## [Given problem]
Reproduce each of the following items line for line, with no changes.

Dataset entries
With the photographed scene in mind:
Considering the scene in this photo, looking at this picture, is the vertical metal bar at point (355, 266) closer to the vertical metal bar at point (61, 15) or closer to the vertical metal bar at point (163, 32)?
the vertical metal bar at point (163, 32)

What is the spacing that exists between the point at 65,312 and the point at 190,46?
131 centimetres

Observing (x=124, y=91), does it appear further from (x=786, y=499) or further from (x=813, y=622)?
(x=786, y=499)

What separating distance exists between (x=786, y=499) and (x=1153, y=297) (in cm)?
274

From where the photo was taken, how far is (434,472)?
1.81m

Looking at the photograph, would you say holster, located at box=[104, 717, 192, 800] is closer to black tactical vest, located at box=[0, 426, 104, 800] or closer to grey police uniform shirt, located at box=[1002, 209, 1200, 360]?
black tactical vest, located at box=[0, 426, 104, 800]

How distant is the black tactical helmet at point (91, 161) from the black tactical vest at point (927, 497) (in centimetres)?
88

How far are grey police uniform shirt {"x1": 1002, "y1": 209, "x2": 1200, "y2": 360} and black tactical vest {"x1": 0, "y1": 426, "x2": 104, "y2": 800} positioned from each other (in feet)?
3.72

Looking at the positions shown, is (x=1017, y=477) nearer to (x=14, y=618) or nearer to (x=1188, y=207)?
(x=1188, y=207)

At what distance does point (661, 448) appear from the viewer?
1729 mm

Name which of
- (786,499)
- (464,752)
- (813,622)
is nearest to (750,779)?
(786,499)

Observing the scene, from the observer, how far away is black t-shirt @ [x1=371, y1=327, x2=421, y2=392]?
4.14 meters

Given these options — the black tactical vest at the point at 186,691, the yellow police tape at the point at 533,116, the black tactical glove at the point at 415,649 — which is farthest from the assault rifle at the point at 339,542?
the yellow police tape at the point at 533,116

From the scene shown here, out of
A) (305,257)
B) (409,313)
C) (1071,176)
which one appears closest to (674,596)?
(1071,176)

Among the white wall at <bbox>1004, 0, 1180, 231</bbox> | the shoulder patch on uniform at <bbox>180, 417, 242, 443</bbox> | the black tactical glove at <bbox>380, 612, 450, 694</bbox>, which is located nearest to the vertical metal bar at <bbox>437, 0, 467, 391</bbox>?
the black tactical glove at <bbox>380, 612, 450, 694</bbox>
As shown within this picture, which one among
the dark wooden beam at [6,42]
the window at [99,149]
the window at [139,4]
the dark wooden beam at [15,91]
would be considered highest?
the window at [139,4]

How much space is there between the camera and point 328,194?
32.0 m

## [The solution]
With the photographed scene in mind:
Considering the scene in this photo, looking at this picture, is the vertical metal bar at point (355, 266) closer to the vertical metal bar at point (61, 15) or closer to the vertical metal bar at point (163, 32)?
the vertical metal bar at point (163, 32)

What is the spacing that exists between the point at 65,312 and the point at 190,46?
131 centimetres

Observing (x=124, y=91), does it appear further from (x=786, y=499) or further from (x=813, y=622)?
(x=786, y=499)

What separating distance exists between (x=786, y=499) and (x=1153, y=297) (in cm)?
274

From where the photo was taken, how far is (434,472)?
1.81m

Looking at the photograph, would you say holster, located at box=[104, 717, 192, 800] is closer to black tactical vest, located at box=[0, 426, 104, 800] or closer to grey police uniform shirt, located at box=[1002, 209, 1200, 360]?
black tactical vest, located at box=[0, 426, 104, 800]

How distant is the black tactical helmet at point (91, 161) from the black tactical vest at point (927, 497) (in centimetres)?
88

How far are grey police uniform shirt {"x1": 1002, "y1": 209, "x2": 1200, "y2": 360} and black tactical vest {"x1": 0, "y1": 426, "x2": 104, "y2": 800} positioned from each other (in feet)?
3.72

Looking at the positions shown, is (x=1017, y=477) nearer to (x=14, y=618) or nearer to (x=1188, y=207)?
(x=1188, y=207)

At what distance does point (661, 448) appear from the viewer?
1729 mm

Name which of
- (786,499)
- (464,752)
- (813,622)
is nearest to (750,779)?
(786,499)

Observing the scene, from the observer, how far away is black t-shirt @ [x1=371, y1=327, x2=421, y2=392]?
4.14 meters

Given these options — the black tactical vest at the point at 186,691, the yellow police tape at the point at 533,116, the black tactical glove at the point at 415,649 — which is farthest from the assault rifle at the point at 339,542?
the yellow police tape at the point at 533,116

From the scene shown here, out of
A) (305,257)
B) (409,313)
C) (1071,176)
which one appears closest to (674,596)?
(1071,176)

Among the white wall at <bbox>1004, 0, 1180, 231</bbox> | the shoulder patch on uniform at <bbox>180, 417, 242, 443</bbox> | the black tactical glove at <bbox>380, 612, 450, 694</bbox>, which is located nearest to the vertical metal bar at <bbox>437, 0, 467, 391</bbox>?
the black tactical glove at <bbox>380, 612, 450, 694</bbox>
As shown within this picture, which one among
the dark wooden beam at [6,42]
the window at [99,149]
the window at [139,4]
the dark wooden beam at [15,91]
would be considered highest?
the window at [139,4]

How much space is there between the camera and point 328,194?
32.0 m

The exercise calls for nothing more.